According to the invention, at least one pair of one-way clutches are installed in opposite directions on a camshaft substantially integrated with the shaft of the motor, and a driven member is fixed on the clutches, and one In a drive mechanism that can drive two types of driven members whose operating times do not interfere with each other by rotating the motor forward and reverse, the driven member that should be in a stopped state has a very simple and inexpensive configuration. It is possible to prevent micro-tremors.
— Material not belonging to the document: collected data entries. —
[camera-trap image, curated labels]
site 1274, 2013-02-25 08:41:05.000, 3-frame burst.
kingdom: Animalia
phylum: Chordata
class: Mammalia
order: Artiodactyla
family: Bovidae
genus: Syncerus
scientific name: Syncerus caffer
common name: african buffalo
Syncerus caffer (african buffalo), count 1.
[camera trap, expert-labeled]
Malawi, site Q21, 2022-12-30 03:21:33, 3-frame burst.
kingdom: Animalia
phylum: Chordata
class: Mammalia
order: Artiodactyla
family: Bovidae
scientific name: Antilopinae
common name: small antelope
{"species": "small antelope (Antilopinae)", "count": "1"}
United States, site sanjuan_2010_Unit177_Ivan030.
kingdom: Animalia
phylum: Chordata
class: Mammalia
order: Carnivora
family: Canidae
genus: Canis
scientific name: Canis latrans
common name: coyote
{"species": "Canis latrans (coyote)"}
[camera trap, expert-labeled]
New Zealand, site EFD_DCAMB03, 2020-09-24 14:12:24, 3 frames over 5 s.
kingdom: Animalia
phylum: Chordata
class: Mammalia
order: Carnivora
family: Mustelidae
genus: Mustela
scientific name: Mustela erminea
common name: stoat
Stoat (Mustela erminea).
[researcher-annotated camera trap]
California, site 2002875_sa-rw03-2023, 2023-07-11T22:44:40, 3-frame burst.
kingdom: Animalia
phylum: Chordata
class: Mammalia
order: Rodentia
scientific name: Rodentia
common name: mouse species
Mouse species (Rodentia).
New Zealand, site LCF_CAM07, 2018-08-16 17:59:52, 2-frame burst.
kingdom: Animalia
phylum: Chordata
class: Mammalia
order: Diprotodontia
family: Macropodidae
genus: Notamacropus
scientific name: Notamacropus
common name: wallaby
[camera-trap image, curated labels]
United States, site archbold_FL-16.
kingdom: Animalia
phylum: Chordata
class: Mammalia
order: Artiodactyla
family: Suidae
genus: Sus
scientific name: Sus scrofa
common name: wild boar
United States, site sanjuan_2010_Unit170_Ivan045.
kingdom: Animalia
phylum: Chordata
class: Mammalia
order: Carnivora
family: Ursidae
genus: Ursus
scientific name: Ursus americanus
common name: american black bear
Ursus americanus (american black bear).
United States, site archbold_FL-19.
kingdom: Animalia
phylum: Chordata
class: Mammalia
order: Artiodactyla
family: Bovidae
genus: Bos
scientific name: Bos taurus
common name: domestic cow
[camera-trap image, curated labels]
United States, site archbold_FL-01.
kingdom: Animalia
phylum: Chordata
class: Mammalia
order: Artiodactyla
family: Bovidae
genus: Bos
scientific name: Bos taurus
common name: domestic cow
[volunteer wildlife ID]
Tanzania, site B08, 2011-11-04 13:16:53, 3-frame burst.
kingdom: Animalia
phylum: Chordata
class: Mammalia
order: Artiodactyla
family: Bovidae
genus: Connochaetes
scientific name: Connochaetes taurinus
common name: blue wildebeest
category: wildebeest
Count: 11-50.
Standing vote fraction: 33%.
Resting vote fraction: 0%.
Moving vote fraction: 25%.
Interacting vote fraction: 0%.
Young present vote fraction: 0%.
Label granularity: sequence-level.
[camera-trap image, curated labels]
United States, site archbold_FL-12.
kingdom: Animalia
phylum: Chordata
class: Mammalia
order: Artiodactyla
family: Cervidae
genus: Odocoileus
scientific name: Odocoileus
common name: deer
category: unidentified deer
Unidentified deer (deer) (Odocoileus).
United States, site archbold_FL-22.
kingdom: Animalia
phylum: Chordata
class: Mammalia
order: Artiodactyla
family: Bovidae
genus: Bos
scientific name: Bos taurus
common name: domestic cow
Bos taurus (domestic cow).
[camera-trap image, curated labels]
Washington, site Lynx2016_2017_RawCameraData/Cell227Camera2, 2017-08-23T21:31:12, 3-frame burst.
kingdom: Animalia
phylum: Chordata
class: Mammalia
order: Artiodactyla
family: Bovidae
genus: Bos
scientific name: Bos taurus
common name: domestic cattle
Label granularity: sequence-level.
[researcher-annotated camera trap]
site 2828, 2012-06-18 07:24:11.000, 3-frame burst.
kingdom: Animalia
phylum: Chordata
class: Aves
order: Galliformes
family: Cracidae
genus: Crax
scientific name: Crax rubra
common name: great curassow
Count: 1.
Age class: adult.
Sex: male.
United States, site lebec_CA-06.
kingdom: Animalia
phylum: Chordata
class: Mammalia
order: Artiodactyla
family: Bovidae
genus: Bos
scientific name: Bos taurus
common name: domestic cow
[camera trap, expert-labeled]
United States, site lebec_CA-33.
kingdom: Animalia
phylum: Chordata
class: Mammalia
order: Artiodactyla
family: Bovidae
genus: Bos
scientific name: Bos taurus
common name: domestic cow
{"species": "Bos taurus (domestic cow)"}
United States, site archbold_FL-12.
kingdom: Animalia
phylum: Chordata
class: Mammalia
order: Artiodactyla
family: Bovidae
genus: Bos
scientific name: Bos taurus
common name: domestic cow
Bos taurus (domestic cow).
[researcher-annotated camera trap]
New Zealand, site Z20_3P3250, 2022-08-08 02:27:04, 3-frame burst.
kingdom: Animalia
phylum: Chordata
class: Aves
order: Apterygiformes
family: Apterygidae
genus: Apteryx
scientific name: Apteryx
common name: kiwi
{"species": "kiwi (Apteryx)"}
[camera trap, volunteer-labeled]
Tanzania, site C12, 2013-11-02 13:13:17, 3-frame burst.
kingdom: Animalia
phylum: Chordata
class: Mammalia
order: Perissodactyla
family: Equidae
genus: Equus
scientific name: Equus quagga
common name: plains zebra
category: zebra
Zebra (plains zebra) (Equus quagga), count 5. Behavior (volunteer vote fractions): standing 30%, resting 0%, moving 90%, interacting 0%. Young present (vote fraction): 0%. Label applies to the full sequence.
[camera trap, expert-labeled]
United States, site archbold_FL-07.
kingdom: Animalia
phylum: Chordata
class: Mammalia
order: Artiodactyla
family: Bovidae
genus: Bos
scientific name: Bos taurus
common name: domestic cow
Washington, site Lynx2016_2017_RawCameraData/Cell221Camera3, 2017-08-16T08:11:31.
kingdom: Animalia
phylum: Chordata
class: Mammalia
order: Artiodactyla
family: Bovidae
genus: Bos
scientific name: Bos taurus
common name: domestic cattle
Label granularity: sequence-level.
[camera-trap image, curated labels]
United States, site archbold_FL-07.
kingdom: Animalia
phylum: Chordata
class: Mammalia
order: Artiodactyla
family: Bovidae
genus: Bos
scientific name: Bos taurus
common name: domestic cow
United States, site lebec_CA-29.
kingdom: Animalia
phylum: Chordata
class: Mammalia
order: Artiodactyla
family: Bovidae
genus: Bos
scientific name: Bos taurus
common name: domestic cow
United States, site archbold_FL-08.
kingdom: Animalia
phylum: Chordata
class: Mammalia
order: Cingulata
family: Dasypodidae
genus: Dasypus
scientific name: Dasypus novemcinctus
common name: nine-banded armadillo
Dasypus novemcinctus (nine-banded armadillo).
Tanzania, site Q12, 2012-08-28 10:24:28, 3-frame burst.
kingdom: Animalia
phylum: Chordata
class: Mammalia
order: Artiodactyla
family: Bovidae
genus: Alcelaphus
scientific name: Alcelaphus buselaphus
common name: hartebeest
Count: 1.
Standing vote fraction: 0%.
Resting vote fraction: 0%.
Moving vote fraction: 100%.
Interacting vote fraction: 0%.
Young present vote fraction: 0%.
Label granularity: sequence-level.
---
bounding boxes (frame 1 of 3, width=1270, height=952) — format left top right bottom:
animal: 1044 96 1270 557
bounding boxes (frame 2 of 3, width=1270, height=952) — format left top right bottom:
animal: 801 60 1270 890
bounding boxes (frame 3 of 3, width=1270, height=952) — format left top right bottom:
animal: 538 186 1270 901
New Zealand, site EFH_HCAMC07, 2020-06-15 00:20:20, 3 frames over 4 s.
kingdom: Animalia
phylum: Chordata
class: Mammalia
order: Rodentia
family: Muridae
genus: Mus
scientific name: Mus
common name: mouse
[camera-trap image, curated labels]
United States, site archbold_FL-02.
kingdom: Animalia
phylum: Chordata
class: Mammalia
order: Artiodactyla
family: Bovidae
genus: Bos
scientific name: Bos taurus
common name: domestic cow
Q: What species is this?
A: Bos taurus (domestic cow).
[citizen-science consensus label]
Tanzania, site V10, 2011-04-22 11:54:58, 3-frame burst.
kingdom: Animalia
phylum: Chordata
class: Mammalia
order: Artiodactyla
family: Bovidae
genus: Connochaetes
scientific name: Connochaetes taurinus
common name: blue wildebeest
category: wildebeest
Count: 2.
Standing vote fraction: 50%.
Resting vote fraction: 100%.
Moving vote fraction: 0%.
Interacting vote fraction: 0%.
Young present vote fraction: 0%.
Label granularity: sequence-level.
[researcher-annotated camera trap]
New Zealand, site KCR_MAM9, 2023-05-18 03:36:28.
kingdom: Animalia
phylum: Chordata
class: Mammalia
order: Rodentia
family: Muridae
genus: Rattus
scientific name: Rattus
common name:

[Brief explanation of drawings]

1 and 2 are a front view and a side view, respectively, of a pump drive mechanism shown as an embodiment of the present invention. 1: Camshaft, 2: Motor, 3A, 3B:
One-way clutch, 4A, 4B: Eccentric cam, 5
A, 5B: ball bearing, 6A, 6B: connecting arm, 7A, 7B: plunger, 8A, 8B: pump, 11A, 11B, 11C: collar, 12: spring, 13: bearing, 14A, 14B: support.

Claims (1)

[Scope of utility model registration request] At least one set of one-way clutches is installed on a camshaft that is substantially integrated with the shaft of the motor so that the transmission directions are opposite to each other, and a driven member is respectively fixed on each of the clutches. In the drive mechanism, an elastic body is provided on the shaft between the pair of one-way clutches in a drive mechanism that can drive two types of driven members without interfering with each other during operating time by rotating the clutch in the forward and reverse directions. , each driven member is directly or indirectly pressed against the fixed member by the pressing force of the elastic body, and the axial force between both driven members is transmitted onto the shaft between both clutches, but the force in the rotational direction is A drive mechanism for a driven member that is equipped with a bearing to prevent force from being transmitted.